Kevin believes “every child should enter school ready to learn, with the support needed to succeed from day one. Early investment pays lifelong dividends – for families and for the District.” He will work on the Council to expand early childhood education, and school-readiness programs, citywide. He supports quality and affordable childcare for all children, birth to three, including seeing students begin the school year healthy, by supporting access to medical and dental screenings for all children. 

Kevin knows economic opportunity allows families and communities to thrive. He will fight to see D.C.’s growth creates real pathways to good jobs, strong local businesses, and long-term stability for residents in every ward. His approach connects workforce training, worker protections, and neighborhood investment, so that growth benefits the people who live here. He will work to expand job training, apprenticeships, and career pipelines tied to high-demand fields, including construction, healthcare, and infrastructure. He will fight to strengthen First Source and local hiring requirements, so D.C. residents benefit directly from major development projects such as the new RFK site. He will demand the government protect workers by enforcing wage, safety, and labor standards, and holding bad actors accountable. He will introduce legislation to invest more in neighborhood-based economic development, including small businesses, BIDs, and commercial-to-residential revitalization. 

Kevin has spoken out for the seniors in our city saying, “seniors built this city – and D.C. must ensure they can age with dignity, security, and independence.” Kevin will work to expand property tax relief and housing supports, so seniors can age in place. He will work with the AG to strengthen protections against fraud, exploitation, and predatory practices targeting seniors. He will support and work to expand nutrition, transportation, and community-based programs, that reduce the isolation many seniors face.

Kevin’s experience working for the Council, in the oversight role he had, gives him a practical understanding of what works, what doesn’t, and how to fix it – without delay. He will use that experience as he works to strengthen agency oversight to ensure laws are implemented as intended, and to improve service delivery by fixing bottlenecks, and outdated processes. Ensuring clear standards and accountability in inspections, enforcement, and permitting. Kevin will demand government use technology responsibly to improve efficiency, while protecting residents from fraud and abuse.
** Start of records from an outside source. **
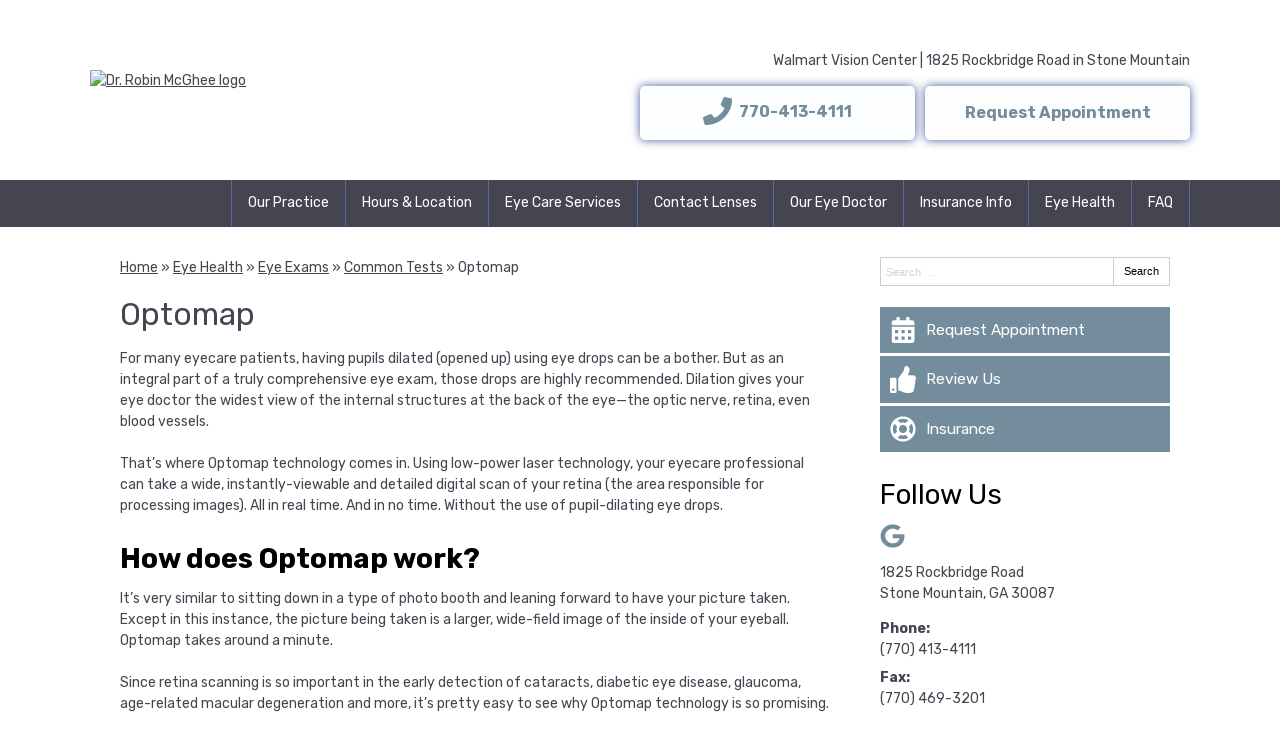

--- FILE ---
content_type: text/css
request_url: https://www.drrobinmcghee.com/wp-content/uploads/sites/846/bb-plugin/cache/3407-layout-partial.css?ver=07f7535f4e8292be15978c2063e677e4
body_size: 424
content:
.fl-node-5a929949d457e {color: #ffffff;}.fl-builder-content .fl-node-5a929949d457e *:not(input):not(textarea):not(select):not(a):not(h1):not(h2):not(h3):not(h4):not(h5):not(h6):not(.fl-menu-mobile-toggle) {color: inherit;}.fl-builder-content .fl-node-5a929949d457e a {color: #ffffff;}.fl-builder-content .fl-node-5a929949d457e a:hover {color: #ffffff;}.fl-builder-content .fl-node-5a929949d457e h1,.fl-builder-content .fl-node-5a929949d457e h2,.fl-builder-content .fl-node-5a929949d457e h3,.fl-builder-content .fl-node-5a929949d457e h4,.fl-builder-content .fl-node-5a929949d457e h5,.fl-builder-content .fl-node-5a929949d457e h6,.fl-builder-content .fl-node-5a929949d457e h1 a,.fl-builder-content .fl-node-5a929949d457e h2 a,.fl-builder-content .fl-node-5a929949d457e h3 a,.fl-builder-content .fl-node-5a929949d457e h4 a,.fl-builder-content .fl-node-5a929949d457e h5 a,.fl-builder-content .fl-node-5a929949d457e h6 a {color: #ffffff;}.fl-node-5a929949d457e > .fl-row-content-wrap {background-color: #748D9C;border-top-width: 1px;border-right-width: 0px;border-bottom-width: 0px;border-left-width: 0px;} .fl-node-5a929949d457e > .fl-row-content-wrap {padding-top:50px;padding-bottom:50px;}.fl-node-5a929949d47ce {color: #1c130f;}.fl-builder-content .fl-node-5a929949d47ce *:not(input):not(textarea):not(select):not(a):not(h1):not(h2):not(h3):not(h4):not(h5):not(h6):not(.fl-menu-mobile-toggle) {color: inherit;}.fl-builder-content .fl-node-5a929949d47ce a {color: #1c130f;}.fl-builder-content .fl-node-5a929949d47ce a:hover {color: #1c130f;}.fl-builder-content .fl-node-5a929949d47ce h1,.fl-builder-content .fl-node-5a929949d47ce h2,.fl-builder-content .fl-node-5a929949d47ce h3,.fl-builder-content .fl-node-5a929949d47ce h4,.fl-builder-content .fl-node-5a929949d47ce h5,.fl-builder-content .fl-node-5a929949d47ce h6,.fl-builder-content .fl-node-5a929949d47ce h1 a,.fl-builder-content .fl-node-5a929949d47ce h2 a,.fl-builder-content .fl-node-5a929949d47ce h3 a,.fl-builder-content .fl-node-5a929949d47ce h4 a,.fl-builder-content .fl-node-5a929949d47ce h5 a,.fl-builder-content .fl-node-5a929949d47ce h6 a {color: #1c130f;}.fl-node-5a929949d47ce > .fl-row-content-wrap {background-color: #485f8b;border-top-width: 1px;border-right-width: 0px;border-bottom-width: 1px;border-left-width: 0px;} .fl-node-5a929949d47ce > .fl-row-content-wrap {padding-top:0px;padding-bottom:0px;}.fl-node-5a929949d4615 {width: 100%;}.fl-node-5a929949d4718 {width: 25%;}.fl-node-5a929949d4ac6 {width: 100%;}.fl-node-5a929949d4b45 {width: 100%;}.fl-node-5a929949d4753 {width: 25%;}.fl-node-5a929949d46a6 {width: 25%;}.fl-node-5a929949d46a6 > .fl-col-content {border-top-width: 1px;border-right-width: 1px;border-bottom-width: 1px;border-left-width: 1px;}.fl-node-5a929949d478f {width: 25%;} .fl-node-5a929949d4ca0 > .fl-module-content {margin-bottom:-20px;}@media (max-width: 768px) { .fl-node-5a929949d4ca0 > .fl-module-content { margin-bottom:20px; } } .fl-node-5a929949d4cd9 > .fl-module-content {margin-bottom:-10px;}@media (max-width: 768px) { .fl-node-5a929949d4cd9 > .fl-module-content { margin-bottom:20px; } } .fl-node-5a929949d51e2 > .fl-module-content {margin-bottom:-10px;}@media (max-width: 768px) { .fl-node-5a929949d51e2 > .fl-module-content { margin-bottom:20px; } } .fl-node-5a929a9257e8c > .fl-module-content {margin-top:0px;margin-bottom:0px;} .fl-node-5a9e5de2edcc3 > .fl-module-content {margin-bottom:-20px;}@media (max-width: 768px) { .fl-node-5a9e5de2edcc3 > .fl-module-content { margin-bottom:20px; } } .fl-node-5a929949d4bb5 > .fl-module-content {margin-top:20px;margin-right:10px;margin-bottom:0px;margin-left:10px;} .fl-node-5a929949d5298 > .fl-module-content {margin-top:35px;}@media (max-width: 768px) { .fl-node-5a929949d5298 > .fl-module-content { margin-top:20px; } }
For all these reasons and more, I support Kevin Chavous. The more includes the fact Kevin has spoken out clearly, about the need to fight the antisemitism, Islamophobia, racism, sexism and homophobia, all once again rearing their ugly heads in our society. He will fight to keep ICE out of our city, and to keep immigrants safe. He is committed to fighting for statehood for the 700,000 residents of the District of Columbia, while fighting for budget and legislative autonomy as we work toward statehood.  

Again, I urge the voters of D.C. to cast their ballot for Kevin Chavous for DC Council-at-Large.


Peter Rosenstein is a longtime LGBTQ rights and Democratic Party activist.